Painting Experiment: Day Two.
The paint scheme continues to elude me. I fear that I have not seen the last of this occurrence. But I must steel myself for the coming battle. I must remind myself of all I strive for. It is not just for myself that I prime and paint and curse the very pigment I am attempting to apply, but rather it is for the good of the world that I do this. For if I can prove that miniatures can be painted, then shall our mastery of life and death be complete! They said it couldn't be done! They called me mad, but soon... soon I shall show them, show them all! Muhuhuhuahahahahahahahahaa!
In the meantime, I've a quick story to tell you.

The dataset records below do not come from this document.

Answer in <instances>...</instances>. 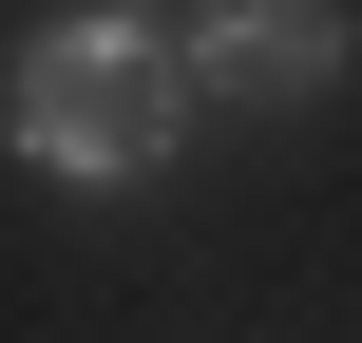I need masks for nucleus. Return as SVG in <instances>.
<instances>
[{
    "instance_id": "7ed1b4c3",
    "label": "nucleus",
    "mask_w": 362,
    "mask_h": 343,
    "mask_svg": "<svg viewBox=\"0 0 362 343\" xmlns=\"http://www.w3.org/2000/svg\"><path fill=\"white\" fill-rule=\"evenodd\" d=\"M134 19H172V0H134Z\"/></svg>"
},
{
    "instance_id": "f257e3e1",
    "label": "nucleus",
    "mask_w": 362,
    "mask_h": 343,
    "mask_svg": "<svg viewBox=\"0 0 362 343\" xmlns=\"http://www.w3.org/2000/svg\"><path fill=\"white\" fill-rule=\"evenodd\" d=\"M191 134H210V95H191L172 19H134V0H76L0 57V153L38 191H172Z\"/></svg>"
},
{
    "instance_id": "f03ea898",
    "label": "nucleus",
    "mask_w": 362,
    "mask_h": 343,
    "mask_svg": "<svg viewBox=\"0 0 362 343\" xmlns=\"http://www.w3.org/2000/svg\"><path fill=\"white\" fill-rule=\"evenodd\" d=\"M172 57H191L210 115H325L362 76V0H191Z\"/></svg>"
}]
</instances>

Earlier today, I went over to my girlfriend's house to re-hang a tarp she'd put up to give her dogs a dry spot to hang out in. No big deal, I thought, five quick minutes and I'll be done. I think that was where I went wrong. If I'd just thought it would be this horrifically complicated mess that would take all afternoon and, say, catch half of the neighborhood on fire, I'd be fine.*
The tarp was laying on the ground when I arrived. A pool of slightly dirty water had formed in th center of it, but that was easily dealt with. Water ran down the blue material and quickly soaked into the mud all around the tarp, forming a kind of shoe-grabbing, nigh inescapable bog. That wasn't a big problem, in itself.
It was the dogs stomping around in it, and then all over me, that really made the mud pit any kind of issue. But even then, who doesn't like to get muddy every now and then? Again, no big problem. It was when the dogs decided to make a break for it that it all went pear-shaped.
I can only imagine what the neighbors must have thought when they saw me, covered in mud and looking like I'd been that way for days, chasing this HUGE black lab type dog, and this teeny dachsund-esque dog all around the neighborhood. They're running and all excited because they're free, I'm shouting invectives at them for much the same reason, and the big one has slipped free of her collar--a metal chain--which I am clutching, no, brandishing as I corner them in a backyard down a nearby side street. It's worth mentioning a third dog was following me, pawing excitedly at the fracas.
But in the end, the dogs were returned safely, the tarp hung, and no harm done. In fact, the further and further I get from this, the funnier the whole misadventure seems. I expect this time tomorrow it'll be a shenaningan. Maybe a caper.